Seeing Roger again recently reminded me how important building a coalition can be in gaining credibility and achieving influence. It worked in 2007 when the Medicines and Healthcare products Regulatory Agency (MHRA), spurred on by the Serious Organised Crime Agency, proposed reclassifying pseudoephedrine to prescription only. 

Only a handful of discoveries of UK meth labs, at least one of which had exploded, law enforcement were keen to shut off the opportunity before things got out of hand. Their approach to the medicines regulator was to urge a clampdown on the availability of the methamphetamine precursor pseudoephedrine, with tales of pharmacy shelves in the US being stripped of packs in organised raids by holdall-wielding criminals used as evidence of the potential threat.

Given the widespread use of pseudoephedrine, under pharmacy control, for many years, the pharmacy bodies and the PAGB and its members with interests in the molecule, led by Roger and Carlton Lawson from J&J, decided a reverse switch was a draconian response. As Walter White and Jesse Pinkman demonstrated in Breaking Bad, large scale meth production requires bulk raw materials rather than hundreds of packs of decongestant. 

We needed an alternative that recognised the legitimate concerns about diversion, but would convince the authorities that pharmacy would take the issue seriously and manage it effectively. Both parties had a commercial interest, but we were also motivated to preserve as an OTC an ingredient that benefitted millions, including user groups like airline pilots, for whom it represented the only symptomatic treatment they could trust.
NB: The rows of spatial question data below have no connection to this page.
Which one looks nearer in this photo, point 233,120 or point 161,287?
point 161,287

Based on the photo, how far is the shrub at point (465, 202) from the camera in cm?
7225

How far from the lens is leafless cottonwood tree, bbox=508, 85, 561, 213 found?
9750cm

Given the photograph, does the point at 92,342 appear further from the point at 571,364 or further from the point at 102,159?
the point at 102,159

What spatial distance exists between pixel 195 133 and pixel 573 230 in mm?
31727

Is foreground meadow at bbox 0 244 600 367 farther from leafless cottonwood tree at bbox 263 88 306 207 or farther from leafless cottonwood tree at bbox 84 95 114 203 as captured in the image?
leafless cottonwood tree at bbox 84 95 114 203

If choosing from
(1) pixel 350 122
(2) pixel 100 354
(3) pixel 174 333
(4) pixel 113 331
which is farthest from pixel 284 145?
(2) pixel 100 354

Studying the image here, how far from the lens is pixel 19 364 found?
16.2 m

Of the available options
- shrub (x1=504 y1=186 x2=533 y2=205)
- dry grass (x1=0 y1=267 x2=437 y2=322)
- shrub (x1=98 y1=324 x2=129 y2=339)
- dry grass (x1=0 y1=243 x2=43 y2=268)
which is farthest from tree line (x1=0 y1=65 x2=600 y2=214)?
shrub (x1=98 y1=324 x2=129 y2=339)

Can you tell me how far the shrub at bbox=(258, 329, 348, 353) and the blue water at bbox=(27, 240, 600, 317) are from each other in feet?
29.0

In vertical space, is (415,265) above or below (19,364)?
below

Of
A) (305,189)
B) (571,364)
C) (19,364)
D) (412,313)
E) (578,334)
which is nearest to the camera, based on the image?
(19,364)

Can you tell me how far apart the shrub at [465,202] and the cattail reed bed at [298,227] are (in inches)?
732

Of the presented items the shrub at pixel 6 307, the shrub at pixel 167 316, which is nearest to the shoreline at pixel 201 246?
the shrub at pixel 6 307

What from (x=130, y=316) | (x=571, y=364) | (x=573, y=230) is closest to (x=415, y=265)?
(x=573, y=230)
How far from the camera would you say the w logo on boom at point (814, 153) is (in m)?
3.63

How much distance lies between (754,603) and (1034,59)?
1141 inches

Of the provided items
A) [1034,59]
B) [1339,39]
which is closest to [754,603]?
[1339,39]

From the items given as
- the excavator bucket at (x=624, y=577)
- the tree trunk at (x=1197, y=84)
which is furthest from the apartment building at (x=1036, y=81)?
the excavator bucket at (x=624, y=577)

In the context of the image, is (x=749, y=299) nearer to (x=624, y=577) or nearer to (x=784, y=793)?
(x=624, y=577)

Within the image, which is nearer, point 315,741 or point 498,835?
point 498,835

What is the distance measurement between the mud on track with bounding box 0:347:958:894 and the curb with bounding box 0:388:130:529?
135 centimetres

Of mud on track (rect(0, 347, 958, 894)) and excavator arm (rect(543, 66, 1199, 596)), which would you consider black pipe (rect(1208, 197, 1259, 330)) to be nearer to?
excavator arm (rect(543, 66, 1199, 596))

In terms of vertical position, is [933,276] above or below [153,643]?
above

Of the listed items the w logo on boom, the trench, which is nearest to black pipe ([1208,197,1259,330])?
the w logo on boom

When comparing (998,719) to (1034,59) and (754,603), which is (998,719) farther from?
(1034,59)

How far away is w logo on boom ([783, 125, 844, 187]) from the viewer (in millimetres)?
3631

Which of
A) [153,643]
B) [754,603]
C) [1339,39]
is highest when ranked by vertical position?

Our proposal involved restrictions on pack sizes and single sale quantities, enforced by pharmacists, with till bars where necessary, and a mass awareness campaign across pharmacy, using a bespoke UK version of a US online programme. It was accepted by the Commission on Human Medicines after a joint presentation by the pharmacy organisations and the industry. Compliance, including numbers of people completing the awareness training, was checked annually by the MHRA for years afterwards.   

Issue, options, policy, presentation, agreement, implementation plan, delivery, audit. Job done. But the catalyst for the solution which was agreed as a better alternative was the coalition of the willing. We wanted the same outcome, and we were prepared to work on an answer which would convince the other side we could do it.